Reading text –
=======

Bow Wave

What Makes A Bow Wave?  by Mike Creasy

 

 

 Good question…. maybe when the Queen drives past? ​​ Seriously, a bow wave is created by the hull forcing water out of the way, creating a dolphin’s playground at the pointy end, and a stern wave farther back. ​​ The sound and look of these waves, which form the ship’s wake, is strangely fascinating and always calming. ​​ Who hasn’t stood at the rail and contemplated the price of gasoline while gazing at the white foam sliding by?

 The puzzling part for many scale modellers is the relationship between scale speed and a realistic looking bow wave. ​​ The answer is sort of simple.

 A model’s bow wave will never look completely realistic because our models don’t go fast enough to generate the aeration needed to create the white foam that makes a bow wave “real”. ​​ The actual speed of most models is less than 5 knots, and most are displacing only 10 to 20 pounds of water.  ​​​​ There’s just not enough water being pushed out of the way fast enough to cause air bubbles to form.

 That being said, why do marine designers use scale models to test hull designs? ​​ 

There’s much in common between a good model and a real ship or boat. ​​ Ignore for the moment the foamy white of a real bow wave and look instead at its shape. ​​ Much of the real (full-size) boat’s wave is solid, un-foamy water, just like we see on the yacht pond.

=======

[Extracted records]
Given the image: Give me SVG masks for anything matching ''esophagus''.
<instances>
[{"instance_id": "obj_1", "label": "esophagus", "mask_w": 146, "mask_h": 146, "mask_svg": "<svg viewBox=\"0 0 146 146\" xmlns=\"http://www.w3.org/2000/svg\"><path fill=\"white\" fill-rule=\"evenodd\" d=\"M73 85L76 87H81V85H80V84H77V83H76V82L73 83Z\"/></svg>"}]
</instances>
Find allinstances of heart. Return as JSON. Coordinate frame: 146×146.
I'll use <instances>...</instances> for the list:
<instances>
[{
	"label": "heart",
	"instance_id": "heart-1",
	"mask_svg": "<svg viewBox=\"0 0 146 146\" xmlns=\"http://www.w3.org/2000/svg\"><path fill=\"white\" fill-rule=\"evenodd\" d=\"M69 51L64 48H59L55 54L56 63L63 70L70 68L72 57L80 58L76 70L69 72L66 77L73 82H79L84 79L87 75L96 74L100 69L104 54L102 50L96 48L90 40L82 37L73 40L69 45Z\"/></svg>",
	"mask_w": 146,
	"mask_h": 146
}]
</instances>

=======

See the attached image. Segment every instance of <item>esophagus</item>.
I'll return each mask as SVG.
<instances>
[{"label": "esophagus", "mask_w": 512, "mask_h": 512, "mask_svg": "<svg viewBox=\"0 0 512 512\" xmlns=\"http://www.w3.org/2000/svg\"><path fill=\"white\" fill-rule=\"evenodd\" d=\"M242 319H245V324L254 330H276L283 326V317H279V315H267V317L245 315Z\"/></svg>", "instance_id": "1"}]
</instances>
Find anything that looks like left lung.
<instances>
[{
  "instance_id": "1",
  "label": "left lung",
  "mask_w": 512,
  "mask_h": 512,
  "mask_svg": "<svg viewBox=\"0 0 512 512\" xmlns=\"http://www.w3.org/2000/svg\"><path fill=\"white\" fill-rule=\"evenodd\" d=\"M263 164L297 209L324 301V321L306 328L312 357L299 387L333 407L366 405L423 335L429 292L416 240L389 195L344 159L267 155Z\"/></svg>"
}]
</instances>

=======

Direction A –
According to the bow wave text, what is the actual speed of most models?
Direction B –
Carry the bow wave text forward, starting right after its last sentence.
The items stand apart from the bow wave text as separate material.

Expected output A –
Less than 5 knots.

Expected output B –
 Now, if your model is a true representation of the real thing – in terms of underwater shape, length/width ratio and all that stuff, it will produce a wave that is very similar to the real thing. ​​ Not identical, and not foamy white, but similar in shape and location relative to stem and stern. ​​ The stern wave and the combined wake behind the boat will also be very similar to the real thing. ​​ Of course, this also assumes that your model is running at the correct scale speed, and for that we have to thank a fellow named William Froude, an English physicist who developed something called Froude’s Law of Comparison.

 Froude’s Law gives us an easy way to compare the speed of a model with the speed of a full-size boat, using the square root of whichever scale you use. ​​ Details are available online at many sites including Wikipedia, and I’ve posted a spreadsheet file on the VIRCB group website. ​​ If you time your boat over a 100 foot straight line (such as we now have at Harrison Model Yacht Pond), you can read the scale speed of your model from this spreadsheet.

 Alright, so now we have a well-built model running at the appropriate scale speed. ​​ The next question is, why do some models go so much faster than the real thing? ​​ Certain battleships come to mind. ​​ After all, if the laws of physics and hydrodynamics are transferable from ship to model, and real ships have a maximum hull speed, then why can models smash this speed in scale?

 Most of us have heard that a boat’s speed is limited by the bow wave, and that as a boat goes faster, it will try to rise up over the bow wave. ​​ It turns out this isn’t really true.

 A displacement hull’s speed is not limited at all – if you have the power, you can push it as fast as you want. ​​ You might run out of fuel very soon, or even start making your displacement hull get up and plane, but it’ll go if you push hard enough.

 There is instead a practical speed for displacement hulls, and it all has to do with the rise in drag created by speed, and the power needed to overcome this drag. ​​ What many of us might not know is that most of this drag is created by the interaction of the bow and stern waves, and not by the boat trying to climb over the bow wave created.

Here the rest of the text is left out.